◆ **Given exercise**: Copy the records word for word, from their first line up to and including the line that contains "damaged wall [3, 6, 141, 157]".

Stored entries:
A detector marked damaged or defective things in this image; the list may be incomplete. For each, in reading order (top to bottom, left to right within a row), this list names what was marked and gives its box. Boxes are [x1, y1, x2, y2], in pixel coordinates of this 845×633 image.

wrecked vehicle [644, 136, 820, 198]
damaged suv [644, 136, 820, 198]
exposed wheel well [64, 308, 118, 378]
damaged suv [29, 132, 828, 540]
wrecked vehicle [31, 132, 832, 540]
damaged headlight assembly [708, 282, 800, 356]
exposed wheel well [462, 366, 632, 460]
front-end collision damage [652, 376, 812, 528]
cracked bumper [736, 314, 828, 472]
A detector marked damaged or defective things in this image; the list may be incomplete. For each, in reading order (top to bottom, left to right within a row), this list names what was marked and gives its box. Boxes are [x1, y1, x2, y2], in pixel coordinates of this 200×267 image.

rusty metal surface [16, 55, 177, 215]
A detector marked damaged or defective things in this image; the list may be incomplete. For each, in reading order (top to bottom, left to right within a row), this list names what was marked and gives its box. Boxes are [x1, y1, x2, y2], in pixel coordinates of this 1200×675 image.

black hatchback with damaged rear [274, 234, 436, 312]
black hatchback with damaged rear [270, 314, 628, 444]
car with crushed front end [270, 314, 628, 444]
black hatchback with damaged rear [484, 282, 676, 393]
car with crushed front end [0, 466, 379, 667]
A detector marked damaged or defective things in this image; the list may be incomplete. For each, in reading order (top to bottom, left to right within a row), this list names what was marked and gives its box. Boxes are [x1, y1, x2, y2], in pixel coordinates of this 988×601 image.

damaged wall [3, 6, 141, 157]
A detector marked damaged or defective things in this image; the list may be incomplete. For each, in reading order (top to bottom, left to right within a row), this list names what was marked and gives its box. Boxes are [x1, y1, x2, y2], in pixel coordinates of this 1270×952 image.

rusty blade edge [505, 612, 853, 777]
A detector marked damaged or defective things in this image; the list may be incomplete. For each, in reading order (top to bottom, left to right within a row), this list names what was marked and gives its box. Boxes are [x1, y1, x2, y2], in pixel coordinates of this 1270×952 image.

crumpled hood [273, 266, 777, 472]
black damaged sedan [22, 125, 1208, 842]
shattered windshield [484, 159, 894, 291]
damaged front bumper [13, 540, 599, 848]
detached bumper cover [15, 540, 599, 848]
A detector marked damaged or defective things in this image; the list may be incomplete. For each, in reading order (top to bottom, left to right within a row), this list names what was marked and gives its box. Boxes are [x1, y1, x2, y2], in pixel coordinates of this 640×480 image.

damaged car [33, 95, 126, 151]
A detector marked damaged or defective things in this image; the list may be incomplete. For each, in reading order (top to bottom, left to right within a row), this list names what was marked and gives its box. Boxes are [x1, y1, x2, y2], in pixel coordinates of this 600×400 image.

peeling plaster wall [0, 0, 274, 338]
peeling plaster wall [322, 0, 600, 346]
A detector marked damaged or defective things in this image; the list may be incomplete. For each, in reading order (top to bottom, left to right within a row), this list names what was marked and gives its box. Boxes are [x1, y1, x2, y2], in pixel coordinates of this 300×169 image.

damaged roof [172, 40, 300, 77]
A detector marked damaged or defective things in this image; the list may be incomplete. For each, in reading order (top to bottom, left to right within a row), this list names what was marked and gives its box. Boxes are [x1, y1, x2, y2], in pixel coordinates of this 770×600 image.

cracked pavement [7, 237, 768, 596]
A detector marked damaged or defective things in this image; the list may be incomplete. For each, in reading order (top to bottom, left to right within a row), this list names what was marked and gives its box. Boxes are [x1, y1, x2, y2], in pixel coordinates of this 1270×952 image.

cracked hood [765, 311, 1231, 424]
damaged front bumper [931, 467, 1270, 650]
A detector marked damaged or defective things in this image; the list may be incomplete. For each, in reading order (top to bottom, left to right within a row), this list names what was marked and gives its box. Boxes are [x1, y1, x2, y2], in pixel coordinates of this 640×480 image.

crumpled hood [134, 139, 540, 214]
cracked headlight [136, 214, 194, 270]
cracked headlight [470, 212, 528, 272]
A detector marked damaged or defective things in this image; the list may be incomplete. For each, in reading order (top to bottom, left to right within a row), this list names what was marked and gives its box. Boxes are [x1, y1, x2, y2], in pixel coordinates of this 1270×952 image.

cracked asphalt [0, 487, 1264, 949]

◆ **Solved exercise**:
A detector marked damaged or defective things in this image; the list may be incomplete. For each, in reading order (top to bottom, left to right within a row), this list names what was marked and gives its box. Boxes are [x1, y1, x2, y2], in pixel coordinates of this 845×633 image.

wrecked vehicle [644, 136, 820, 198]
damaged suv [644, 136, 820, 198]
exposed wheel well [64, 308, 118, 378]
damaged suv [29, 132, 828, 540]
wrecked vehicle [31, 132, 832, 540]
damaged headlight assembly [708, 282, 800, 356]
exposed wheel well [462, 366, 632, 460]
front-end collision damage [652, 376, 812, 528]
cracked bumper [736, 314, 828, 472]
A detector marked damaged or defective things in this image; the list may be incomplete. For each, in reading order (top to bottom, left to right within a row), this list names what was marked and gives its box. Boxes are [x1, y1, x2, y2], in pixel coordinates of this 200×267 image.

rusty metal surface [16, 55, 177, 215]
A detector marked damaged or defective things in this image; the list may be incomplete. For each, in reading order (top to bottom, left to right within a row), this list names what was marked and gives its box. Boxes are [x1, y1, x2, y2], in pixel coordinates of this 1200×675 image.

black hatchback with damaged rear [274, 234, 436, 312]
black hatchback with damaged rear [270, 314, 628, 444]
car with crushed front end [270, 314, 628, 444]
black hatchback with damaged rear [484, 282, 676, 393]
car with crushed front end [0, 466, 379, 667]
A detector marked damaged or defective things in this image; the list may be incomplete. For each, in reading order (top to bottom, left to right within a row), this list names what was marked and gives its box. Boxes are [x1, y1, x2, y2], in pixel coordinates of this 988×601 image.

damaged wall [3, 6, 141, 157]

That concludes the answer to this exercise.